Reconnu au premier coup d’oeil Jean B., le basque à moustache dont Marco m’avait parlé la veille. Accent du sud-ouest à couper au couteau, il est de Pau et importe en provenance de France et d’Espagne des chaussures pour enfants. S’apprête à se rendre en Argentine et surtout en Uruguay, où il a de lointains cousins que la famille française s’est évertuée à arracher à la dictature – y compris un ecclésiastique – en les faisant venir au pays Basque. Jean est venu ici à la suite d’un divorce américain. Il y semble à l’aise, court le guilledou et adore le sport. Mais sa passion, c’est de collectionner des centaines de bouquins portant sur le pays basque et les Pyrénées.

Underground à Atlanta

 

Quitté Mexico vers 10 heures mais, avec le décalage et, surtout, l’invraisemblable attente pour le contrôle d’identité, il est près de 17 heures lorsque je prends le volant de la Chevrolet Corsica louée pour 60$ par jour. Approche d’Atlanta par le sud, artères démesurées et sky-line de toute ville américaine rapidement grandie. Il y avait 700.000 habitants dans les années soixante. Il y en a 2,5 millions aujourd’hui. Première vision, celle du stade couvert de 45.000 places où l’avant-dernière rencontre entre les Blues Jays de Toronto et les Braves d’Atlanta doit avoir lieu ce soir. Puis la ville et l’interminable Peachtree Street. Sans doute quinze kilomètres de longueur, avec aux deux bouts des groupes de gratte-ciel et, au centre, une zone plus ancienne ou, du moins, plus humaine.

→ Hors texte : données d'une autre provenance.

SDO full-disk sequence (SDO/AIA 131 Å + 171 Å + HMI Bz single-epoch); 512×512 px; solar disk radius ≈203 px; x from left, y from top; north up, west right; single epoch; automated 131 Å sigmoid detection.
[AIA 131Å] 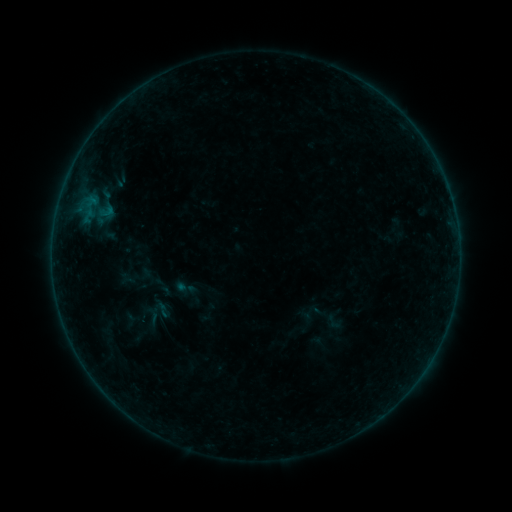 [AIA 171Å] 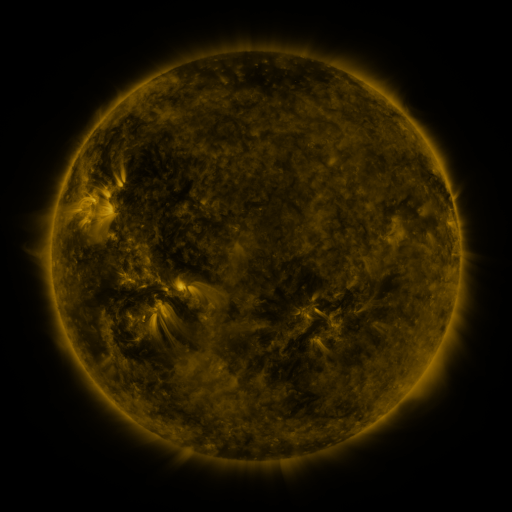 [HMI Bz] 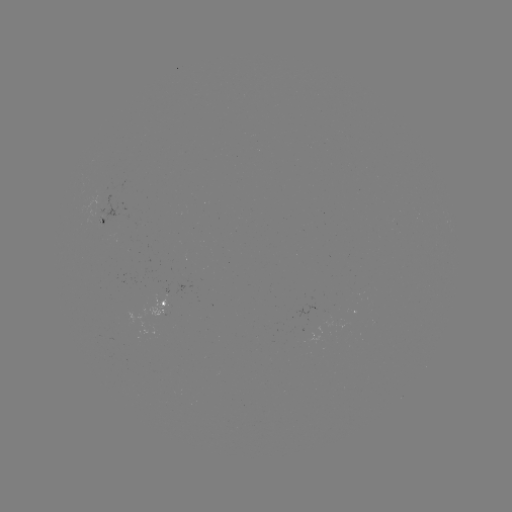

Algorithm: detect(sigmoid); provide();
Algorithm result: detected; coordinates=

Je tourne en rond à la recherche d’un motel. Ressors vers le sud. En dehors des grands axes, quartiers misérables, noirs bien sûr. Retour au centre pour trouver finalement un Travel Lodge bien central, à deux pas d’un Impérial Hôtel en ruines, promis à la démolition et qui sera sans doute bientôt remplacé par un nouveau gratte-ciel.

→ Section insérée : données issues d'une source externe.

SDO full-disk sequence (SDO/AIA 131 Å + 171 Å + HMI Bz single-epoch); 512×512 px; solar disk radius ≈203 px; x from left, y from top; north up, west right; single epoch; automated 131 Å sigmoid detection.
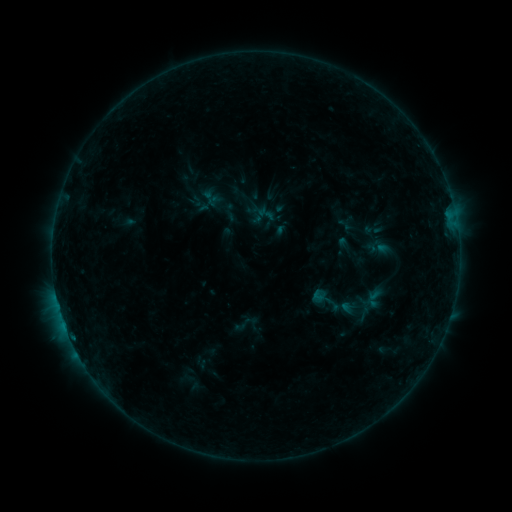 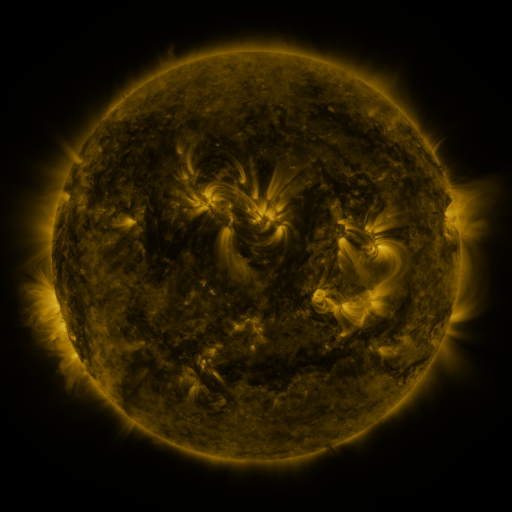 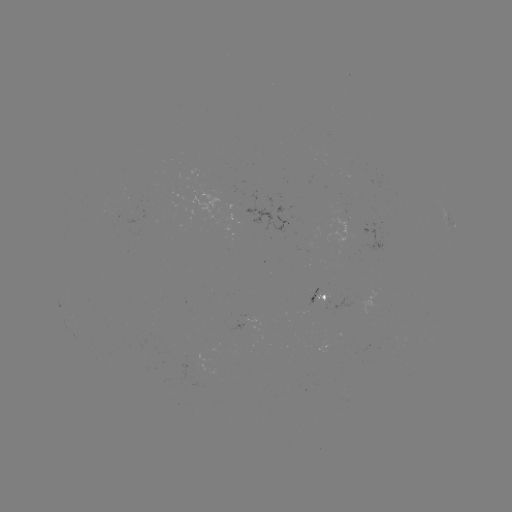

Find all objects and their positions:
sigmoid: (308, 283, 342, 318)
sigmoid: (232, 315, 252, 334)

Le temps de poser les bagages, coups de fil à Kurt Schlenz,  répond à son salon de coiffure et qui m’explique comment le rejoindre. Son salon de coiffure se trouve dans Midtown, vers le nord, à mi-chemin de Buckhead. J’y suis en moins d’une demi-heure et, entre deux clientes, dans son salon petit, au pied d’un immeuble abritant 1200 personnes, essentiellement des fonctionnaires noirs. L’homme a 62 ans, il est originaire de Schaffhouse et a choisi de venir vivre ici en 1953, à la lecture d’une petite annonce dans le journal des coiffeurs. Il travaillait alors à Montreux, ce qui explique sa bonne maîtrise du français, dans lequel les américanismes sont plus fréquents que les germanismes. Il y a une centaine de Suisses à Atlanta. L’un d’eux, Hans B., fut le premier. Envoyé ici par une société suisse qui y avait acheté des terres, il a d’abord exploité une ferme de vaches laitières et continue aujourd’hui d’élever du bétail de boucherie.

Le soir, sur recommandation de Kurt, je vais à l’Underground, un espace de loisirs et d’animation créé en sous-sol, presque au centre. Une rue couverte, vieilles maisons formant mail, nombreux magasins, échoppes, bistrots. Partout, la foule est pendue au poste de TV pour suivre le match de baseball qui oppose à Toronto les Blue Jays aux Braves d’Atlanta. Le gagnant final sera le premier vainqueur de quatre manches successives. Atlanta a perdu les trois premières, puis en a gagné une et, ce soir, va remporter la seconde. Hystérie collective. J’entre au Hooter. Ecrans partout. Pas une conversation mais des silences d’émotion suivis de cris de joie.

Les hôtesses, spécialité du Hooter, sont splendides. Noires pour la plupart, elles doivent avoir entre 16 et 20 ans, sont chaussées de baskets et vêtues d’un joli short orange moulant leur petit cul émouvant de candeur et de rondeurs, sans oublier le t-shirt noué dans le dos pour découvrir de belles cambrures sportives. Celle qui m’accueille fait, paraît-il, de la danse. Elles prennent les commandes et servent, mais elles ont aussi mission, en tout bien tout honneur, d’engager la conversation avec les clients, hommes ou femmes. Elles le font en riant, s’intéressant aux propos des clients et riant avec eux. Tout ça est bien sûr du commerce mais je serais prêt à parier qu’elles y prennent plaisir.

Plus prosaïquement, je me rabats sur un grand plat composé de pattes d’araignées de mer, de crevettes, de salade de fruits de mer et d’un joli tas d’ailes de poulet, enrobées de panure et trempées dans la friture. Pas vraiment mauvais mais un rien gras.